Items from a data source:
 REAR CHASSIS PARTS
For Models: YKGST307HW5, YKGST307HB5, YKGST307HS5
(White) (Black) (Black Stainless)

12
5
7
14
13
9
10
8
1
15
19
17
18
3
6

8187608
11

▸ Task description:
What is needed is an exact repetition of all the entries above.

▸ Your response:
 REAR CHASSIS PARTS
For Models: YKGST307HW5, YKGST307HB5, YKGST307HS5
(White) (Black) (Black Stainless)

12
5
7
14
13
9
10
8
1
15
19
17
18
3
6

8187608
11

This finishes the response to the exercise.